## [ENTRIES PROVIDED]

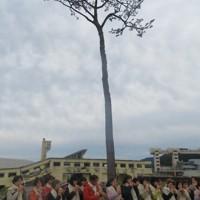 岩手県陸前高田市の「奇跡の一本松」=日本コカリナ協会提供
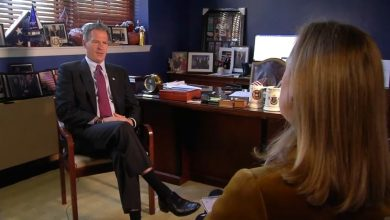 In First TV Interview Since Return to US, Scott Brown Says Politics 'Kind of Disgusts Me Now'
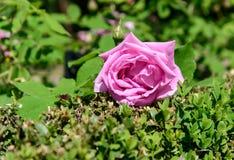 il colore rosa di giardino è aumentato Immagine Stock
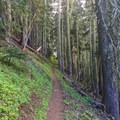 Only a short section of the trail is in the forest- Bachelor Mountain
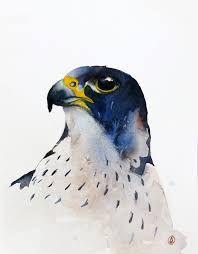 Resultado de imagen para talla en madera de halcones marinos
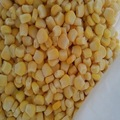 Nueva cosecha congelados de maíz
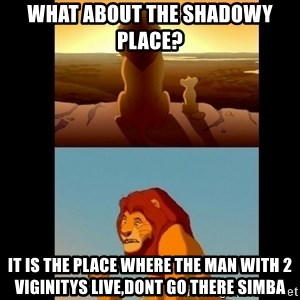 Lion King Shadowy Place - what about the shadowy place? it is the place where the man with 2 viginitys live,dont go there simba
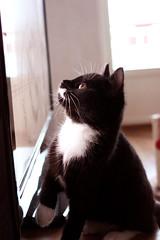 Stella (alindinlarsson) Tags: baby white black cute cat tv cozy eyes sweetheart katt svart bebis vit hjärta älskling loocking ögon tassar hjärtat gosig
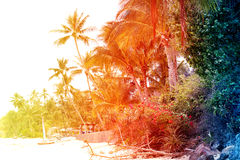 Retro photo of a beautiful watercolor of palm trees Stock Images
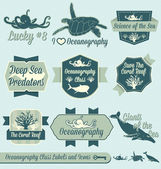 Vector Set: Vintage Oceanography Class Labels and Icons — Stock Vector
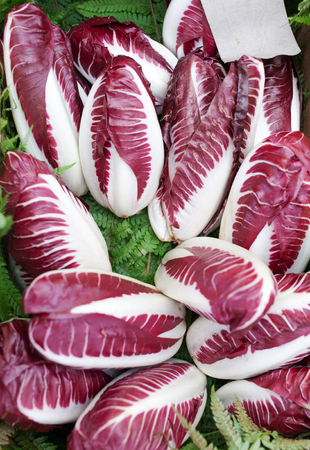 radicchio: Fresh purple Radicchio at the farmers market,chicory red salad from Italy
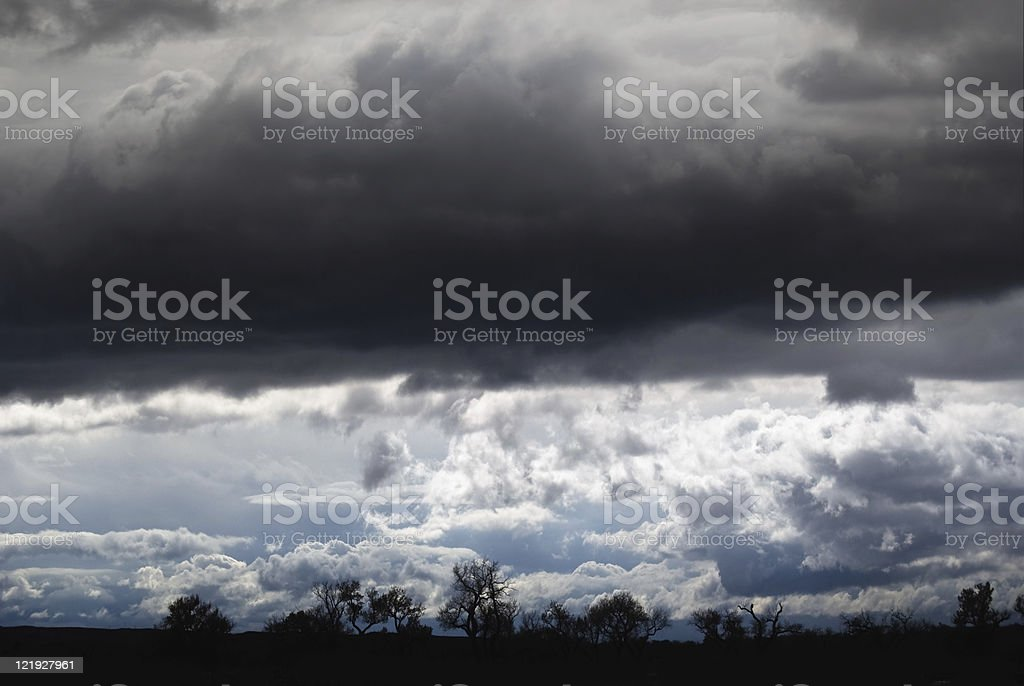 Ominous Dark Clouds over Winter Trees royalty-free stock photo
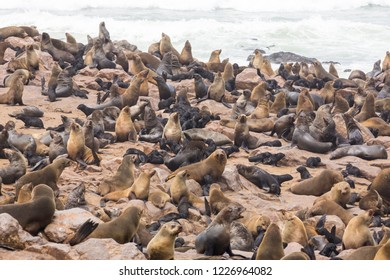 Great colony of brown fur seals (Arctocephalus Pusillus) during the breeding season with pups at Cape Cross in Namibia, Africa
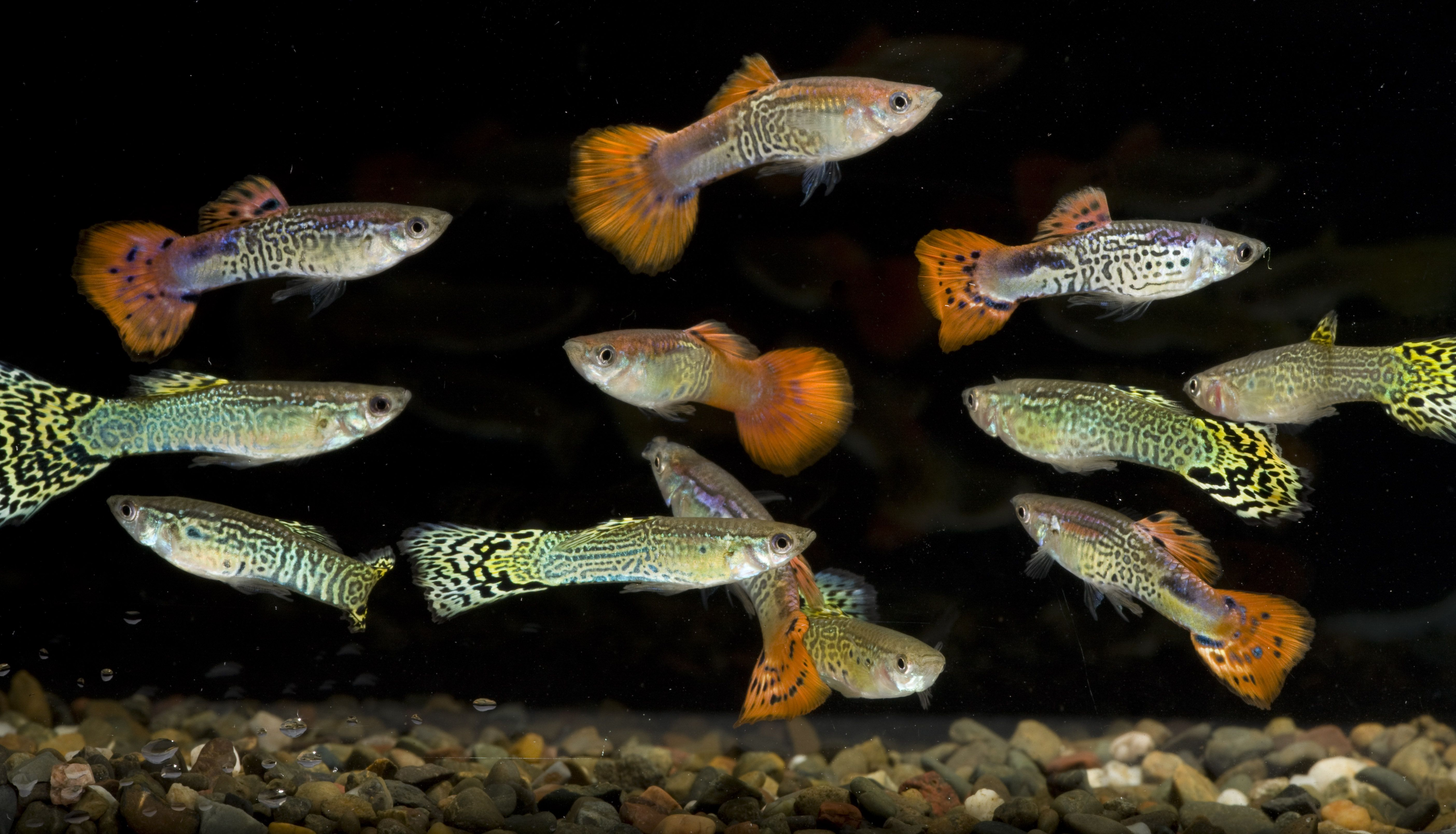 Freshwater aquarium fish silver with red fins - Red And Green Tinsel Guppies Aquariumindustries Christmas Fish Guppies Summer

## [BRIEF]
Word for word, copy all the entries above, but with no pictures.

## [ANSWER SPACE]
 岩手県陸前高田市の「奇跡の一本松」=日本コカリナ協会提供
 In First TV Interview Since Return to US, Scott Brown Says Politics 'Kind of Disgusts Me Now'
 il colore rosa di giardino è aumentato Immagine Stock
 Only a short section of the trail is in the forest- Bachelor Mountain
 Resultado de imagen para talla en madera de halcones marinos
 Nueva cosecha congelados de maíz
 Lion King Shadowy Place - what about the shadowy place? it is the place where the man with 2 viginitys live,dont go there simba
 Stella (alindinlarsson) Tags: baby white black cute cat tv cozy eyes sweetheart katt svart bebis vit hjärta älskling loocking ögon tassar hjärtat gosig
 Retro photo of a beautiful watercolor of palm trees Stock Images
 Vector Set: Vintage Oceanography Class Labels and Icons — Stock Vector
 radicchio: Fresh purple Radicchio at the farmers market,chicory red salad from Italy
 Ominous Dark Clouds over Winter Trees royalty-free stock photo
 Great colony of brown fur seals (Arctocephalus Pusillus) during the breeding season with pups at Cape Cross in Namibia, Africa
 Freshwater aquarium fish silver with red fins - Red And Green Tinsel Guppies Aquariumindustries Christmas Fish Guppies Summer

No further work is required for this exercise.